“Our democracy is strongest when we have a free, open press that informs citizens, holds public officials accountable, and roots out corruption.”

— U.S. Congressman

David N. Cicilline (RI-01)

Earlier this month, The Charleston-Gazette Mail, in collaboration with ProPublica, a nonprofit newsroom that investigates abuses of power, wrote an article detailing Gov. Jim Justice’s many conflicts of interest as both a businessman and an elected official.

It was a foreseeable situation – Justice has never made his business dealings a secret, and it doesn’t take much investigation to realize as governor, Justice is effectively part of the legislative body that regulates many of his own businesses.

Despite what his administration called a “moratorium” on state spending at The Greenbrier, one of Justice’s many properties, the Gazette Mail and ProPublica found that various government agencies spent upwards of $100,000 there. In response, Justice played into the growing Orwellian narrative that news media can’t be trusted.

He compared the Gazette Mail to the National Enquirer, and said “They’re a waste of time. They make no news. All they do is throw garbage.”

It’s worth noting that the Charleston-Gazette Mail, the newspaper Justice called a waste of time, won the Pulitzer prize in 2017 for its coverage of the opioid epidemic. It’s also worth noting that Justice did not refute any of the actual reporting – something that could easily be done if the reporting was untrue.

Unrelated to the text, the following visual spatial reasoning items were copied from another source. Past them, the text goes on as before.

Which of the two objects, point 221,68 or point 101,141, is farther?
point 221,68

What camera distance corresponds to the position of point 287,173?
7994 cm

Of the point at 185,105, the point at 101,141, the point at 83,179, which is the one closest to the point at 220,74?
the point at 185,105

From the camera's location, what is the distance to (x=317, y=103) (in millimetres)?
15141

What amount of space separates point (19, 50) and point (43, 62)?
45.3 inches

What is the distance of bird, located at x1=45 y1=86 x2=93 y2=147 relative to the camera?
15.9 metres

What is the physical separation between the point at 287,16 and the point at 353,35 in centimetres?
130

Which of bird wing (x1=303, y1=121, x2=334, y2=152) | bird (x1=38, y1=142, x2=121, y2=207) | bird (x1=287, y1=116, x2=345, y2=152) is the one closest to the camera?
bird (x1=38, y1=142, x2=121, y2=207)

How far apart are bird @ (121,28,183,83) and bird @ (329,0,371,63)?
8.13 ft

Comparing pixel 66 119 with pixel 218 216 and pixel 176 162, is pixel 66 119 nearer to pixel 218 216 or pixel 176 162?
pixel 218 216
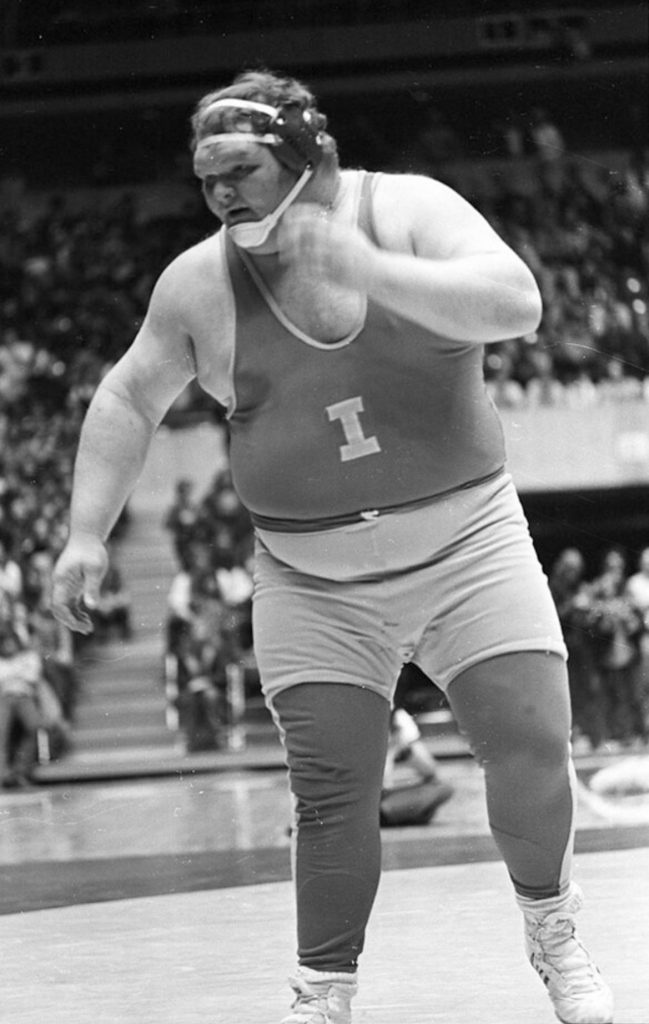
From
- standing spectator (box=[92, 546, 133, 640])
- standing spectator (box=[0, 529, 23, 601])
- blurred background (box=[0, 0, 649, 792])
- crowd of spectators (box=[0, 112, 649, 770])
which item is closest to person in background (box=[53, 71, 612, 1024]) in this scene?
standing spectator (box=[0, 529, 23, 601])

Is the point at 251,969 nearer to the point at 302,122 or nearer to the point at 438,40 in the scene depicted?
the point at 302,122

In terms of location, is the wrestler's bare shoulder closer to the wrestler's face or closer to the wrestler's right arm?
the wrestler's right arm

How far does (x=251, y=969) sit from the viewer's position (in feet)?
10.8

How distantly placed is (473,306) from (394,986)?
4.28 ft

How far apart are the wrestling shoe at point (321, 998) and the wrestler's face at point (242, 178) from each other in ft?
3.58

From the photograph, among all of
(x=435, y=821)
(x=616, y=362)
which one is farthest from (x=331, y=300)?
(x=616, y=362)

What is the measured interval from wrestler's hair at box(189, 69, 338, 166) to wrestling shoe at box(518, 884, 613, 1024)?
114cm

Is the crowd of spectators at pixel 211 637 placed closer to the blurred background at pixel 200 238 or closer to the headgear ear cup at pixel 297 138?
the blurred background at pixel 200 238

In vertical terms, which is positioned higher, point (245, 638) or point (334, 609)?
point (334, 609)

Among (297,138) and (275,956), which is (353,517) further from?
(275,956)

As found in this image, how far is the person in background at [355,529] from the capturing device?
2.51 m

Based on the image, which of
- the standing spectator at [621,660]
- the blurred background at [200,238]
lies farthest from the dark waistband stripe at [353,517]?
the blurred background at [200,238]

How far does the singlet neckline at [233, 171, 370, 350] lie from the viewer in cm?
251

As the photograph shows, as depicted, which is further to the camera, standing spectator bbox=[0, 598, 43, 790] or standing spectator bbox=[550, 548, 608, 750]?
standing spectator bbox=[550, 548, 608, 750]
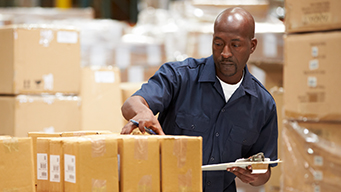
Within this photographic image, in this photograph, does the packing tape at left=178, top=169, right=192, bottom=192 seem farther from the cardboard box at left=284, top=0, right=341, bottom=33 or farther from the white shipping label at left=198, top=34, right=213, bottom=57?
the white shipping label at left=198, top=34, right=213, bottom=57

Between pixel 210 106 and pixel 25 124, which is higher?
pixel 210 106

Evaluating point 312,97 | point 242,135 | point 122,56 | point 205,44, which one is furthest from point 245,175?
point 122,56

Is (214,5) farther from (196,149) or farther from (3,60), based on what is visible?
(196,149)

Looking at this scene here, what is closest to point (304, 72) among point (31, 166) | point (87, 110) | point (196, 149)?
point (196, 149)

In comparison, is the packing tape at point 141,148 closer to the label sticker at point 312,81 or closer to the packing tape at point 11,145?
the packing tape at point 11,145

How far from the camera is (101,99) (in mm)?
3631

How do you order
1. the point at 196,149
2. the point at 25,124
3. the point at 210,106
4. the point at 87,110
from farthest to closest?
the point at 87,110 → the point at 25,124 → the point at 210,106 → the point at 196,149

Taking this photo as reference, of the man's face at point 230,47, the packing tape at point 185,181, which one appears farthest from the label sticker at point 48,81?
the packing tape at point 185,181

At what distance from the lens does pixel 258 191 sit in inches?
195

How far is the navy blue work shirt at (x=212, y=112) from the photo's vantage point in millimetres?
2354

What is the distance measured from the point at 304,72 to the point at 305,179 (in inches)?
17.7

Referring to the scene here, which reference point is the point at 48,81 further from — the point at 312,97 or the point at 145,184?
the point at 312,97

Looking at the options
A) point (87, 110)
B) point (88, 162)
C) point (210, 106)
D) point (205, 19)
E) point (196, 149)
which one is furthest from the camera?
point (205, 19)

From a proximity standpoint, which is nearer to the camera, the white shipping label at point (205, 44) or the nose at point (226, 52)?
the nose at point (226, 52)
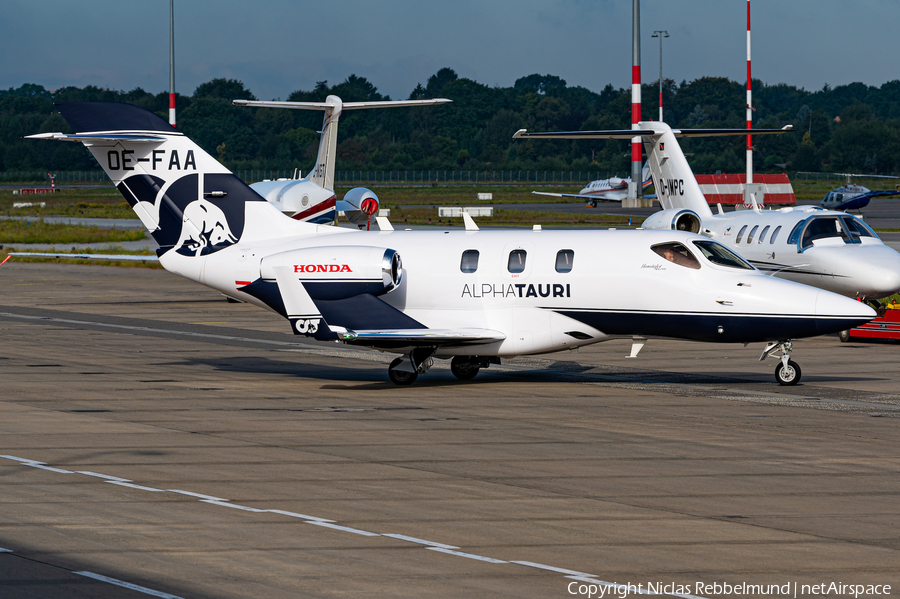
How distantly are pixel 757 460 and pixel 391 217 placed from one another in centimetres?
7472

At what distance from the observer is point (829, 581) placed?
909 centimetres

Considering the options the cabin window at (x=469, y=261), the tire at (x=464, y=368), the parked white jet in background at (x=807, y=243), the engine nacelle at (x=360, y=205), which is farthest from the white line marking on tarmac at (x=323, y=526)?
the engine nacelle at (x=360, y=205)

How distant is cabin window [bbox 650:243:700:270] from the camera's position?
19.9 m

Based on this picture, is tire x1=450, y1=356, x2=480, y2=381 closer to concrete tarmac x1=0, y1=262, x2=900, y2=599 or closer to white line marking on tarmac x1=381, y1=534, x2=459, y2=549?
concrete tarmac x1=0, y1=262, x2=900, y2=599

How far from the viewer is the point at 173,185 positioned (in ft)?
74.0

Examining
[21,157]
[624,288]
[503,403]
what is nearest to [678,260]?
[624,288]

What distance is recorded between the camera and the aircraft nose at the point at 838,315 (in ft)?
61.4

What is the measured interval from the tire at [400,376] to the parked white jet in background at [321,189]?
19.5m

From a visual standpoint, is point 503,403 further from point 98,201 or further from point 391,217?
point 98,201

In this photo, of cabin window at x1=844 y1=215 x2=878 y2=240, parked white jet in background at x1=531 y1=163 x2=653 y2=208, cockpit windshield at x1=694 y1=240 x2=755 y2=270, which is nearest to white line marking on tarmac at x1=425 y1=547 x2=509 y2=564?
cockpit windshield at x1=694 y1=240 x2=755 y2=270

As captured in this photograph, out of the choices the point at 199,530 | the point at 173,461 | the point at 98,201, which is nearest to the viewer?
the point at 199,530

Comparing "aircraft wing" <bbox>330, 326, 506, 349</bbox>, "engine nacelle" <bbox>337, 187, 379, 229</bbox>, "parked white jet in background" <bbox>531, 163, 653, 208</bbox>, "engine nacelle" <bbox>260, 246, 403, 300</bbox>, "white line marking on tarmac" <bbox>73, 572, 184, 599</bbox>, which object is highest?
"parked white jet in background" <bbox>531, 163, 653, 208</bbox>

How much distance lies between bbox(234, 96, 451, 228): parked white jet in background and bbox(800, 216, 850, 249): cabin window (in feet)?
55.4

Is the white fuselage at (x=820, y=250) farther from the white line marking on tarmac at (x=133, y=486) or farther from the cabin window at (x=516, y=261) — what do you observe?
the white line marking on tarmac at (x=133, y=486)
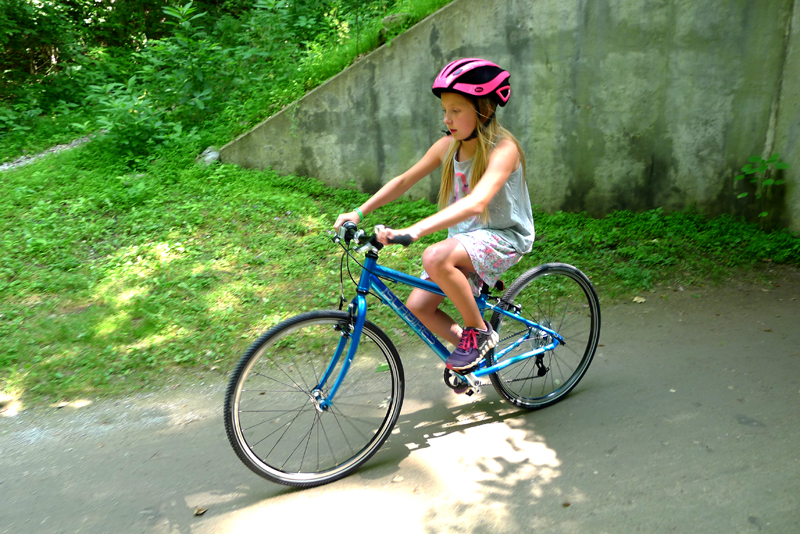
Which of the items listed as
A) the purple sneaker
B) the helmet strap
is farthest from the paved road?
the helmet strap

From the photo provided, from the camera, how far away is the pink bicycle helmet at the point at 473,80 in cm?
300

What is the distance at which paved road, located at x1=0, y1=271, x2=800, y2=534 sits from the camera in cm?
287

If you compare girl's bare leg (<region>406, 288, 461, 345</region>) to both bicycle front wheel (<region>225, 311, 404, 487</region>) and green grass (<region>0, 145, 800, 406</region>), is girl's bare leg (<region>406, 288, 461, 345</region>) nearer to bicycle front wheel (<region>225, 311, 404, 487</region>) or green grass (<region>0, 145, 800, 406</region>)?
bicycle front wheel (<region>225, 311, 404, 487</region>)

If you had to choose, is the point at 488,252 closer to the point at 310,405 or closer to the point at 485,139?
the point at 485,139

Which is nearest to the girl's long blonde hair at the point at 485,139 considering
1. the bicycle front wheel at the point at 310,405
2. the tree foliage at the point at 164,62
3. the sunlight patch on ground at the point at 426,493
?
the bicycle front wheel at the point at 310,405

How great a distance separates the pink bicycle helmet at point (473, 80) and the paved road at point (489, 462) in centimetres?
194

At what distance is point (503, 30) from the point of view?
6.35 metres

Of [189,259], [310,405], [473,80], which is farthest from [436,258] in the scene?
[189,259]

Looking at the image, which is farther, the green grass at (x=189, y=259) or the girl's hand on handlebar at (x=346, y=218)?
the green grass at (x=189, y=259)

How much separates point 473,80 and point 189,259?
381cm

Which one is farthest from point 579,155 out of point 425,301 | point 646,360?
point 425,301

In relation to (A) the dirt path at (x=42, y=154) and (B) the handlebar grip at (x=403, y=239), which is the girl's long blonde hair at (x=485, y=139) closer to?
(B) the handlebar grip at (x=403, y=239)

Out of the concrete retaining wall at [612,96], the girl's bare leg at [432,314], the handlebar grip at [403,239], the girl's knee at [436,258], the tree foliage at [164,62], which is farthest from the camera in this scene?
the tree foliage at [164,62]

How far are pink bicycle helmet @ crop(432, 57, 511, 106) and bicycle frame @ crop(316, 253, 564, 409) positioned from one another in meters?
0.94
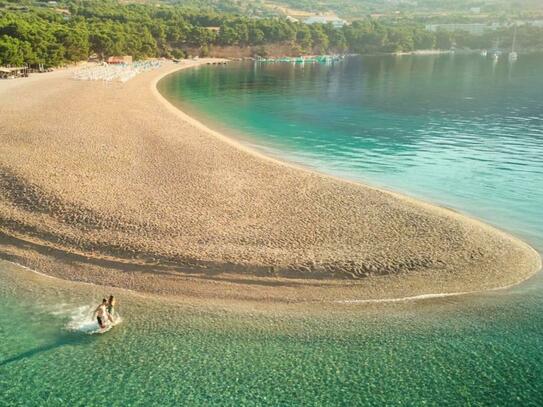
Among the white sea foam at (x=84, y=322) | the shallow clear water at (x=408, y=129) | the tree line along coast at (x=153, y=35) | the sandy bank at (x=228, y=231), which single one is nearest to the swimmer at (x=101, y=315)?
the white sea foam at (x=84, y=322)

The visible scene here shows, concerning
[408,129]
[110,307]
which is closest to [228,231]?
[110,307]

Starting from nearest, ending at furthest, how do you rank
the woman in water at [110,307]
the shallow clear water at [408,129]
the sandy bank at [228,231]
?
the woman in water at [110,307] → the sandy bank at [228,231] → the shallow clear water at [408,129]

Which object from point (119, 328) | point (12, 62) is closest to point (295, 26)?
point (12, 62)

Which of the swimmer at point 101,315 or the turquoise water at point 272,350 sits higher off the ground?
the swimmer at point 101,315

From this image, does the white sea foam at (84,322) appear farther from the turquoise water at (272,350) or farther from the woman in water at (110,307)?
the woman in water at (110,307)

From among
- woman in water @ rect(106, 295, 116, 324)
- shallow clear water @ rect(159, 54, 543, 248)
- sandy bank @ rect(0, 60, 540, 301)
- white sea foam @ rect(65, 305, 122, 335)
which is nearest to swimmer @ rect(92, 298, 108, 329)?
white sea foam @ rect(65, 305, 122, 335)

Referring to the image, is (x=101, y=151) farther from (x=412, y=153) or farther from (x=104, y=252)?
(x=412, y=153)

Instead, Justice opted to dismiss the article entirely.

The danger inherent in this behavior should be clear. When one completely disregards truth and instead presents their own reality, corruption and abuse abound. Who would speak truth to power if not for journalists?

Journalists abide by a professional code of ethics. Our primary goal, unrelated to political parties, is the recording of truth. It is not our job to make the truth more palatable, nor is it incumbent on us to make sure that truth aligns with certain political beliefs or interests.

Journalism has a long history of exposing political corruption all over the spectrum. It was journalists who broke the story on power abuses within the NSA.

It was journalists who analyzed and made public the crimes evidenced by the Panama papers. It is journalism, the so-called Fourth Estate, that is responsible for informing the public beyond political rhetoric.

Fear or hatred of the press often comes down to fear or hatred of the truth – something innocent people wouldn’t have to worry about.

There are, of course, exceptions to this – news sources that choose their stories carefully to fit a narrative their audience finds more in line with their politics.

Those are usually easy to spot, but a good rule of thumb is to take any news source with a grain of salt if it consistently displays a political bias in one direction. A well-informed electorate is one of the most essential things for a healthy democracy.

We should reject a business that masquerades as news while pushing propaganda – and, just as importantly, we should reject anyone who views truth as an enemy.